Unlike brick and mortar businesses, online retailers have the unfair advantage of selling items on the Internet without collecting sales taxes while the “Main Street” businesses are obligated to collect and remit them. This imbalance hits locally owned businesses particularly hard and, as a result, adversely impacts local economies. Small businesses lose out on revenue and state governments lose out on the money needed to pay for necessary services, such as infrastructure funding.
A 1992 Supreme Court decision stated that mail-order catalog businesses only had to collect sales taxes in states where they had a physical presence—like a store or warehouse, referred to as “nexus.” This ruling is currently being applied to online sales transactions as well. The Court ruling noted that Congress has the authority to set the rules for how states can collect taxes from remote sellers.
Unfortunately, to date, Congress has failed to extend sales tax collection to online retailers, resulting in a public policy with at least three negative impacts:
- It disadvantages local businesses. Exempting online retailers from having to collect sales tax gives these companies the sizable competitive advantage in retailing of a 4 to 9 percent price over local stores.
- It undermines state and local governments by reducing tax revenue for infrastructure development, schools, police, and other services. Currently, 45 states assess sales taxes, from which they receive about 25 percent of their total revenue each year. A 2009 University of Tennessee study estimated that uncollected sales taxes on e-commerce cost states $7.7 billion in 2008. States and localities are forfeiting $23 billion in lost tax revenues.
- It is important to note that while remote sellers are not required to collect sales taxes, the sales or “use” tax is still owed by the purchaser on their state tax returns. Although Individuals are obligated to pay the “use” tax, few people do, and the use tax is almost impossible to enforce, which effectively exempts these purchases.
However, all of this could change with the passing of the ‘Marketplace Fairness Act’.

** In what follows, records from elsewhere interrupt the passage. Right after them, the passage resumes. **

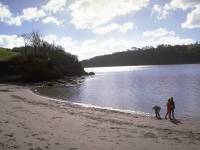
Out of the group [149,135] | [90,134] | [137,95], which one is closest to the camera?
[90,134]

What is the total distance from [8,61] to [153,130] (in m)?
70.8

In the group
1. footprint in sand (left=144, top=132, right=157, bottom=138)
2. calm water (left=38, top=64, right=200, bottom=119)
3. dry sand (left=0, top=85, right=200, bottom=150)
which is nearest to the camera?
dry sand (left=0, top=85, right=200, bottom=150)

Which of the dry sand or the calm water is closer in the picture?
the dry sand

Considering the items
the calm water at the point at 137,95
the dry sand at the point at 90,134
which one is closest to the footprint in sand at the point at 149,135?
the dry sand at the point at 90,134

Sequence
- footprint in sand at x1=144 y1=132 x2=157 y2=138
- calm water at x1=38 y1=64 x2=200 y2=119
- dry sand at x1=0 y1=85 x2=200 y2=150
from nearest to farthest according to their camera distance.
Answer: dry sand at x1=0 y1=85 x2=200 y2=150 < footprint in sand at x1=144 y1=132 x2=157 y2=138 < calm water at x1=38 y1=64 x2=200 y2=119

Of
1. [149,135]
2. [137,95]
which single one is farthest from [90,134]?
[137,95]

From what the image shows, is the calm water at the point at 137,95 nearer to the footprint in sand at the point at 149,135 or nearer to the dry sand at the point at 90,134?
the dry sand at the point at 90,134

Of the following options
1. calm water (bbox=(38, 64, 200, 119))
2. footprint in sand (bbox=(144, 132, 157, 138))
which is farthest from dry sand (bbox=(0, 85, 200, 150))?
calm water (bbox=(38, 64, 200, 119))

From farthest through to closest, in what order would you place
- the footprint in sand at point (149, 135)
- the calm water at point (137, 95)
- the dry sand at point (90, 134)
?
the calm water at point (137, 95) → the footprint in sand at point (149, 135) → the dry sand at point (90, 134)

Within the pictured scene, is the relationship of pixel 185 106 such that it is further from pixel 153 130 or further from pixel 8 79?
pixel 8 79

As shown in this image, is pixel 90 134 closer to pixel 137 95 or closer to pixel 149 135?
pixel 149 135

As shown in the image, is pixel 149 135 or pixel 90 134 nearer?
pixel 90 134

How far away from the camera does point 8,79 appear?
79938mm

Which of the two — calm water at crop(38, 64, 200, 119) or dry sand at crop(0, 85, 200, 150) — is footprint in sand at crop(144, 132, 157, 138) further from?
calm water at crop(38, 64, 200, 119)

In a display of bipartisan support, the Senate passed the Marketplace Fairness Act by a wide margin of 69 - 27 votes. ASBC generated 668 letters to Congressional offices over the duration of this campaign. The bill will now head to the House for consideration.
On Thursday, February 14, 2013, 53 members of Congress (35 House members and 18 senators) introduced a bill known as the ‘Marketplace Fairness Act’ to the floor. The bill, which is a combination and revision of the ‘Main Street Fairness Act’, the ‘Marketplace Equity Act’, and the ‘Marketplace Fairness Act’ of the previous Congress, combines these ideas to win over previous skeptics.
The bill will bring in billions of dollars to help states close budget deficits, and to give them the flexibility to make needed investments in infrastructure or other priorities. This can create jobs while leveling the playing field for small businesses, allowing them to grow and create or retain more jobs.